Man sieht, seit jeher gibt es zwischen den Unterschiedlichen Nutzergruppen Konflikte.
Die Mountainbiker treten in das Revier einer älteren Nutzergruppe Wanderer/ Jäger ein.
Um Konflikte zu vermeiden sollte jeder wissen, was erlaubt und geduldet ist. Zudem ist es gut zu wissen, welche Rechte man als Radler in Wald und Flur hat.
Im Vorfeld sollte man die Ökobilanz einer Sportart betrachten. 
Dazu gibt es fünf Aspeskte

1.	Die Sportart selbst mit ihren sportartspezifischen Belastungen
Hier stellen sich folgende Fragen:
a.	Treten Emissionen auf?
b.	Muss Infrastruktur neu geschaffen werden?
c.	Sind Wohnortnahe Gebiete für die Ausübung vorhanden?

### Datenteil:

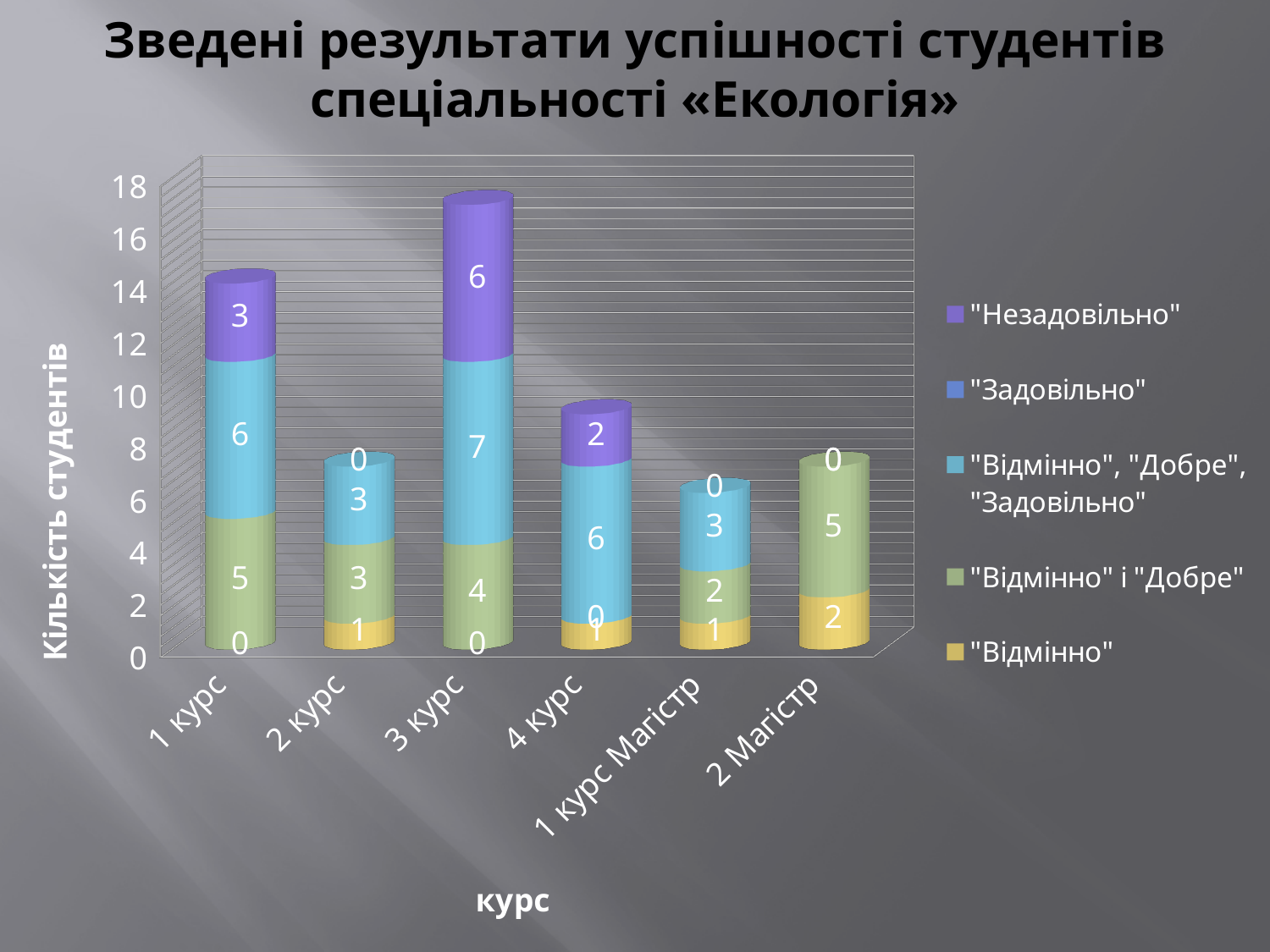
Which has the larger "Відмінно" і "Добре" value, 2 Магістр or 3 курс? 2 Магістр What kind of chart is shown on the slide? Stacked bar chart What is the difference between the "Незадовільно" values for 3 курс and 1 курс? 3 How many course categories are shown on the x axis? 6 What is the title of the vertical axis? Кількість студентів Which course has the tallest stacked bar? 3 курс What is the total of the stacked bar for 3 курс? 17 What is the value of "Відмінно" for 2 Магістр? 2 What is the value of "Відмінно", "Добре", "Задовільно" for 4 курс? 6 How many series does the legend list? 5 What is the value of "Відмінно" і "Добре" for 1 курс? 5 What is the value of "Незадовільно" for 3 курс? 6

### Material erkunden:
- A) In wessen Revier treten die Mountainbiker laut dem Text über Mountainbiker in Wald und Flur ein?
- B) Nenne alle Fragen, die der Text über Mountainbiker in Wald und Flur unter Punkt 1 zu den sportartspezifischen Belastungen aufführt.
- C) Nimm den Text über Mountainbiker in Wald und Flur nach seinem letzten Satz wieder auf und schreibe ihn weiter.
Die Zeilen im Datenteil haben eine andere Herkunft als der Text.

### Ergebnisse der Aufgaben:
- A) In das Revier einer älteren Nutzergruppe, der Wanderer und Jäger.

- B)
a. Treten Emissionen auf?
b. Muss Infrastruktur neu geschaffen werden?
c. Sind wohnortnahe Gebiete für die Ausübung vorhanden?

- C)
Dazu ist zu sagen, Mountainbiken stellt bei richtiger Ausübung (dazu später mehr), auf vorhandenen Wegen und mit kurzen oder keinem Anfahrtsweg quasi keine sportspezifische Belastung dar.

2.	Die Sportartbegleitende Belastung
Hier stellen sich folgende Fragen:
a.	Kann die Sportart wohnortnah ausgeübt werden?
b.	Ist ein PKW aus Transportgründen unabdingbar?
c.	Kann die Anreise per öffentlichen Personennahverkehr durchgeführt werden?

Das heißt bei Nutzung der örtlichen Gegebenheiten (in unserer Region überhaupt kein Problem) und überlegter oder gar keiner Anfahrt treten beim Mountainbiken auch kaum Sportbegleitende Belastungen auf.

3.	Belastungen, die durch das Fehlverhalten der Sportler hervorgerufen werden.
Hier stellen sich folgende Fragen:
a.	Welches Fehlverhalten tritt auf, das die bestmögliche spezifische Ökobilanz negativ beeinflusst?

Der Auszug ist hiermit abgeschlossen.